Cuda unified memory usage is not accounted by linux cgroup

System environment:
OS: Ubuntu 20.04
Linux kernel version: 5.15.0-46-generic
Nvidia Driver version: 515.86.01
CUDA version: 11.7

Did a simple test by using cuda unified memory to allocate GPU memory with over-subscription, and run that test binary under a linux cgroup with memory constraints of 500MB, like the following commands:

sudo apt install cgroup-tools
sudo cgcreate -g memory:myGroup
sudo su
echo 500M > /sys/fs/cgroup/memory/myGroup/memory.limit_in_bytes
sudo cgexec -g memory:myGroup ./cuda_unified_memory_test

After running this binary, we could see that even with more than 500MB being touched and consumed in this binary, it is not OOM’ed by the linux cgroup, while inspecting the pmap of that process saw the big rss usage:

Linux# sudo pmap -p <pid of the test binary> | grep nvidia-uvm
0000000204600000   2048K rw-s- /dev/nvidia-uvm
00007fc060000000 4194304K rw-s- /dev/nvidia-uvm
Linux# cat /sys/fs/cgroup/memory/myGroup/memory.usage_in_bytes

Therefore, I would make an assumption that oversubscribed GPU memory by cuda unified memory will not be constraints by the Linux cgroup (we are using v1 now).

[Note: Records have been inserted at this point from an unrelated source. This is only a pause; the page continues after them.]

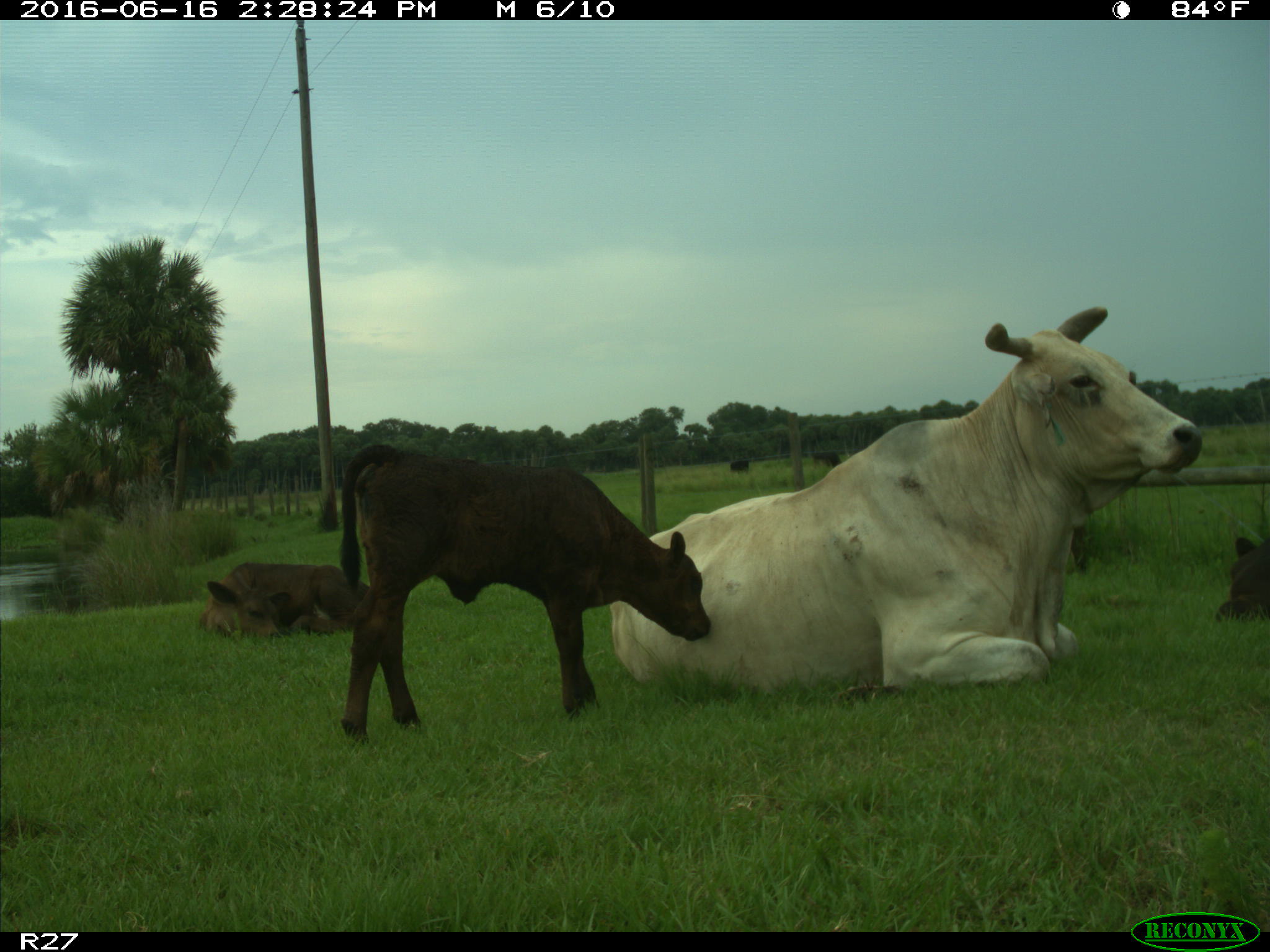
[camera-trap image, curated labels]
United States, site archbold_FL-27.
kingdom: Animalia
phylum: Chordata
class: Mammalia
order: Artiodactyla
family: Bovidae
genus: Bos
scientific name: Bos taurus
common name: domestic cow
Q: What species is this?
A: Bos taurus (domestic cow).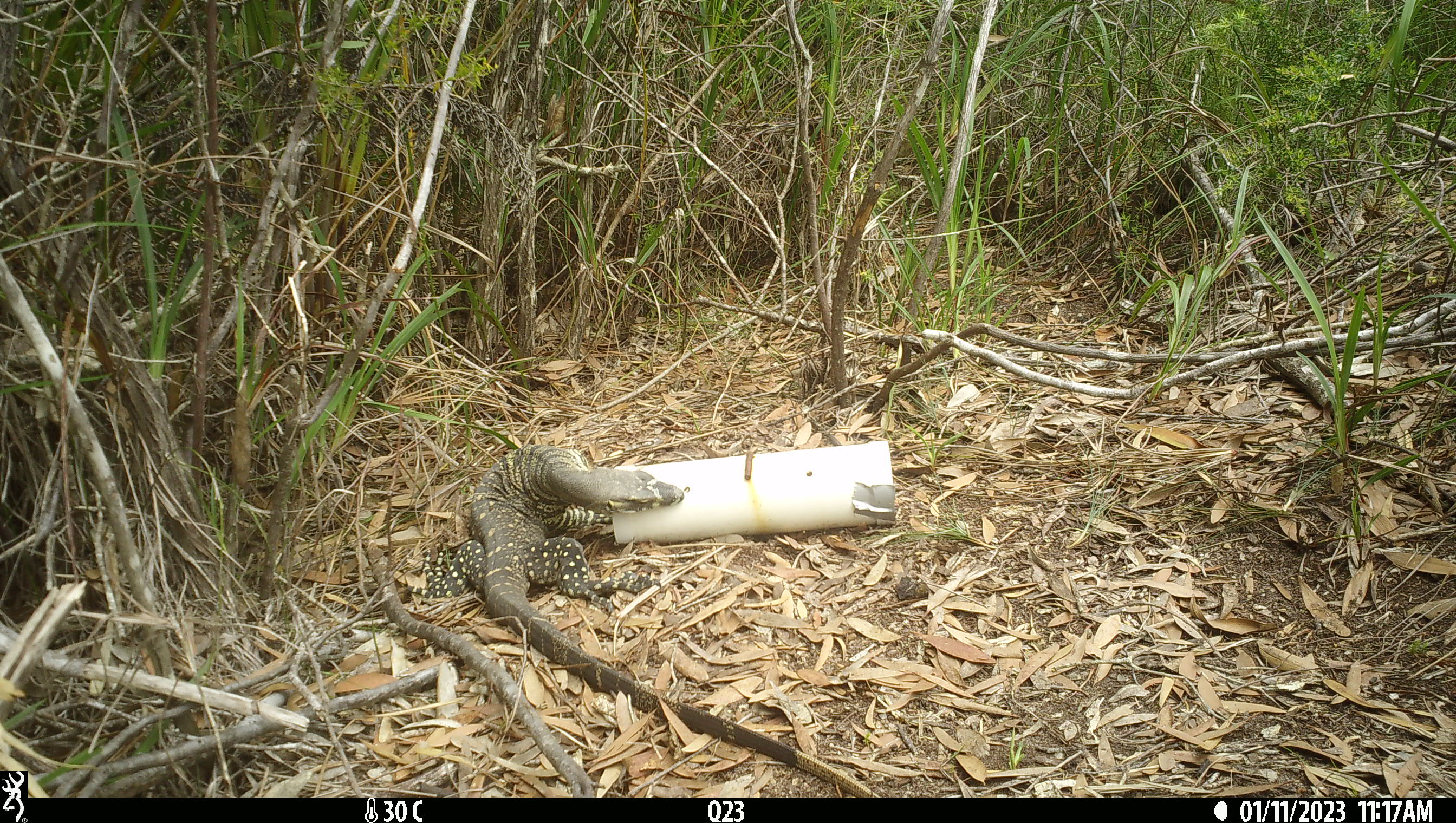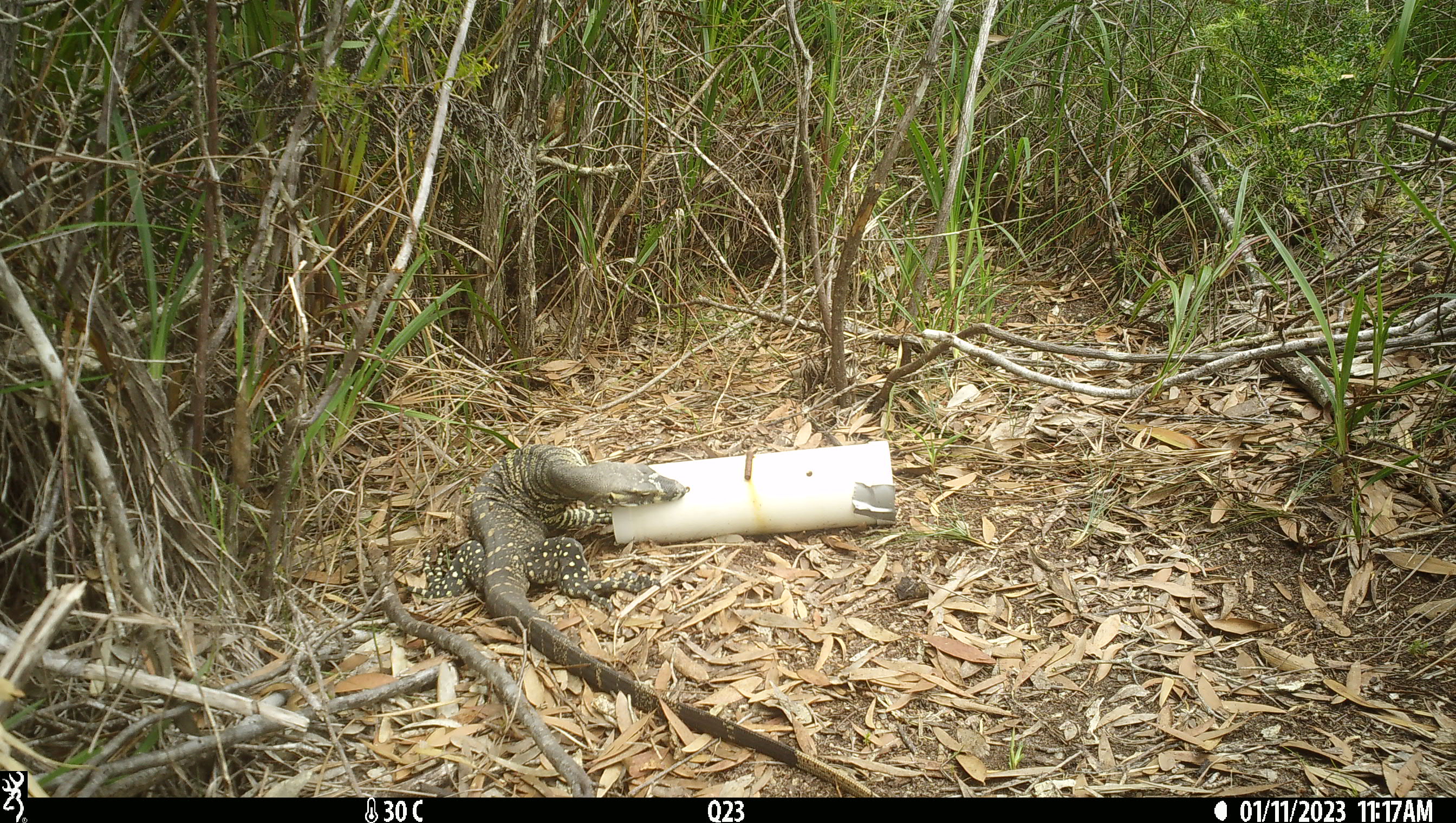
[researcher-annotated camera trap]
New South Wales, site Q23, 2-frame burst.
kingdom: Animalia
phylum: Chordata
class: Reptilia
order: Squamata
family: Varanidae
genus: Varanus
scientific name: Varanus varius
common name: lace monitor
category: goanna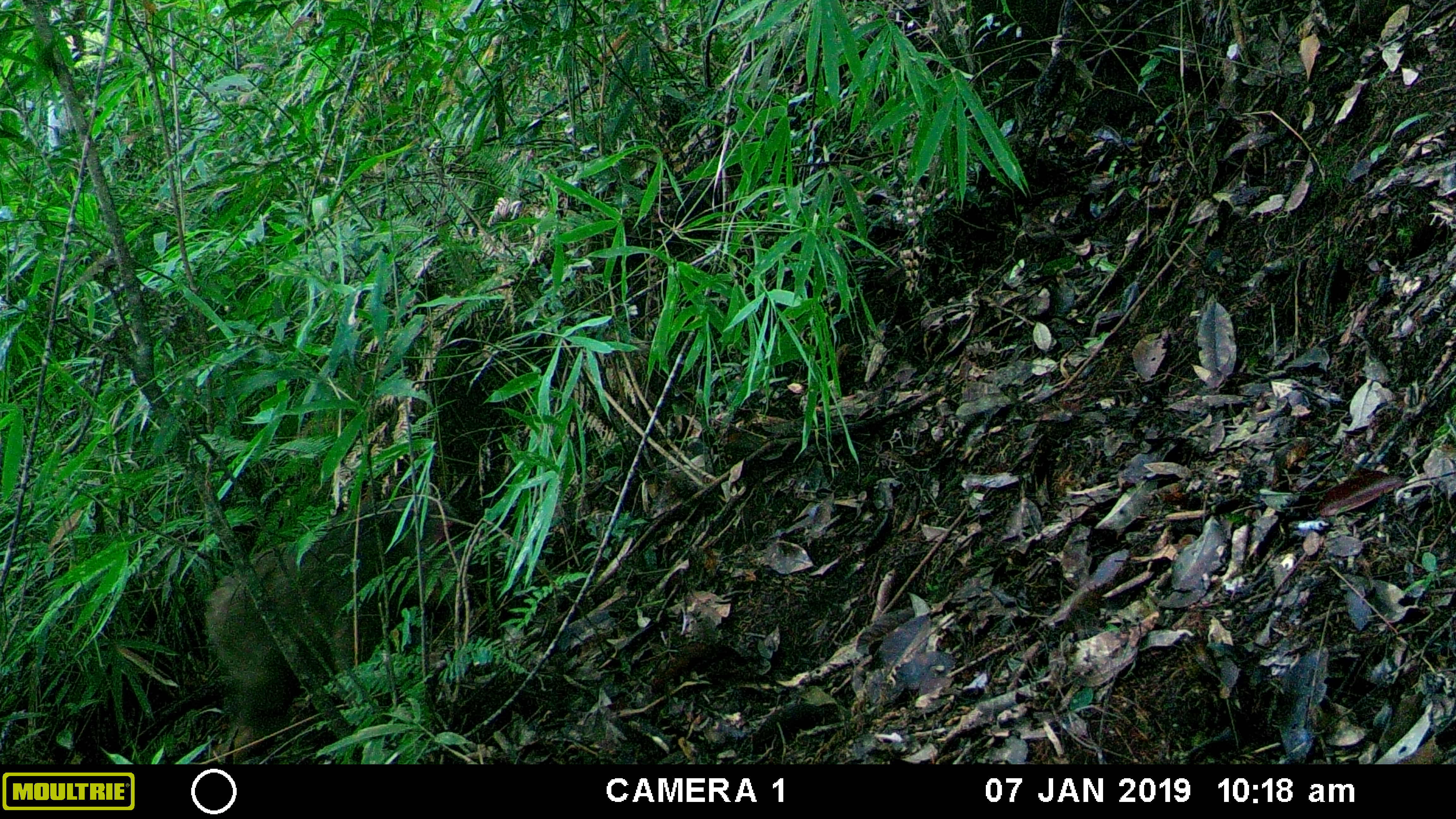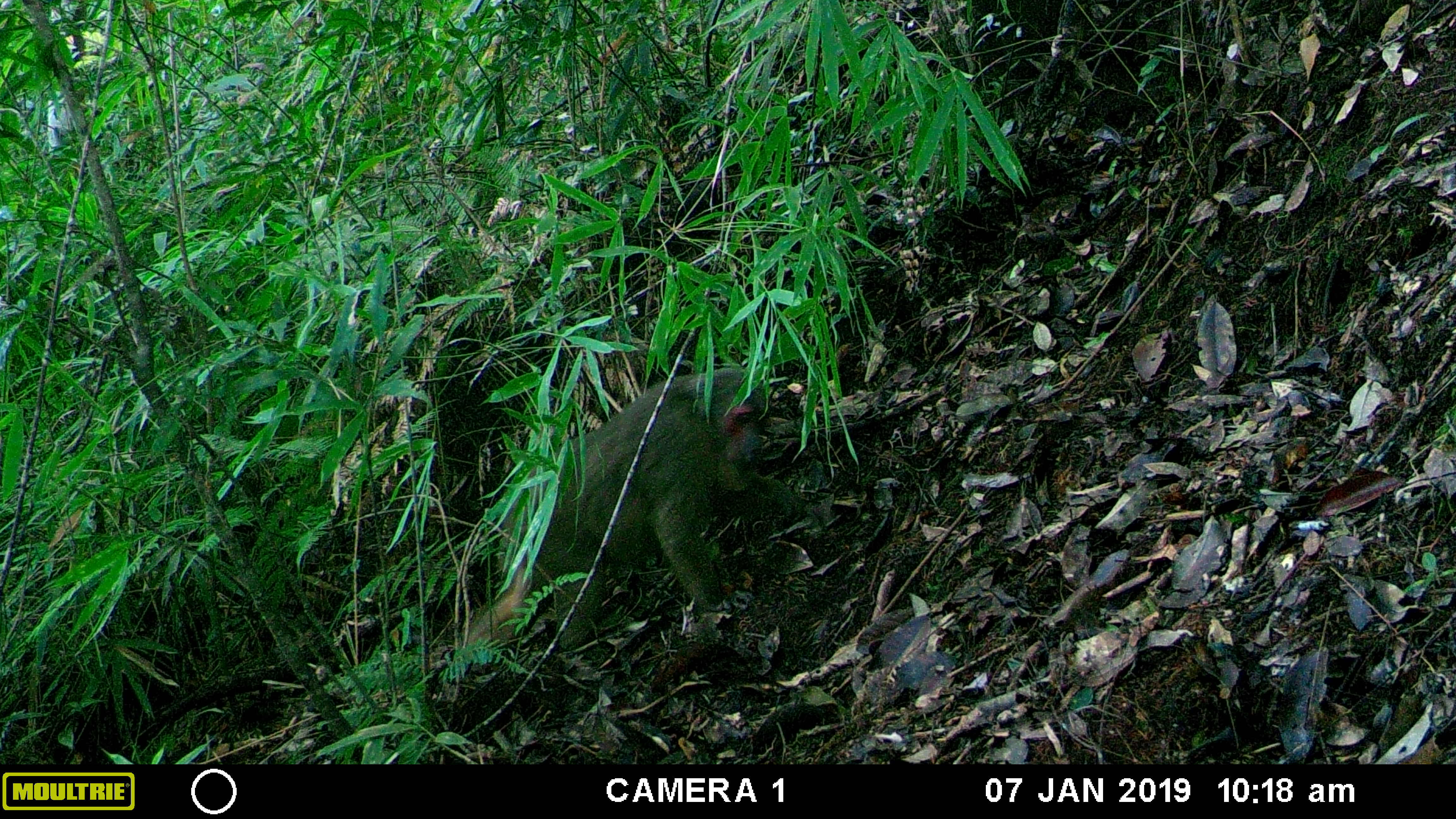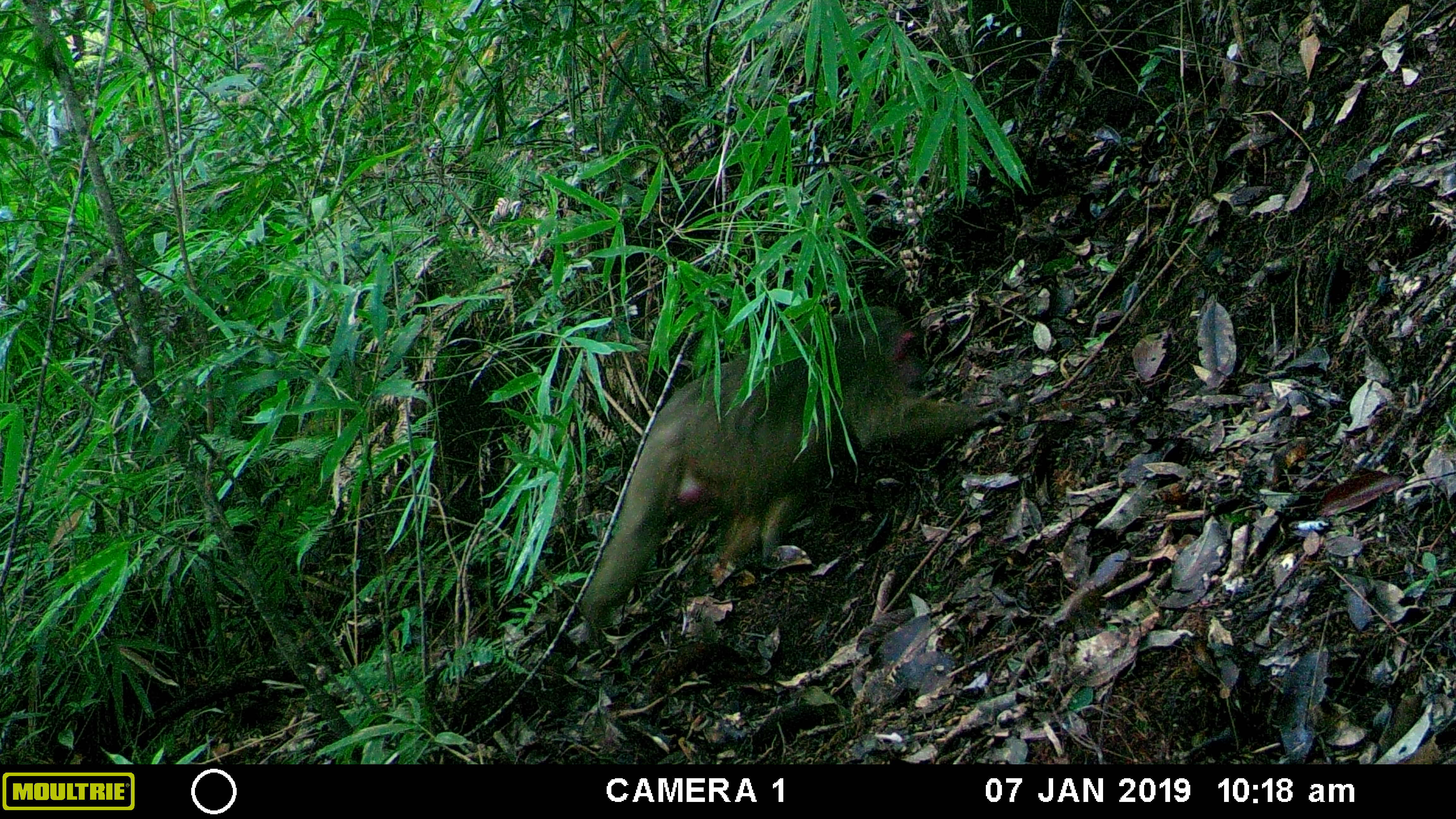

Please let me know if I missed anything, or there is an effort tracking and enhancing this already.

From production impact perspective, if the process is running on kubernetes and failed to be constrained by linux cgroup from memory perspective, then it will lead to system OOM, which could be bigger issue on production offline job running.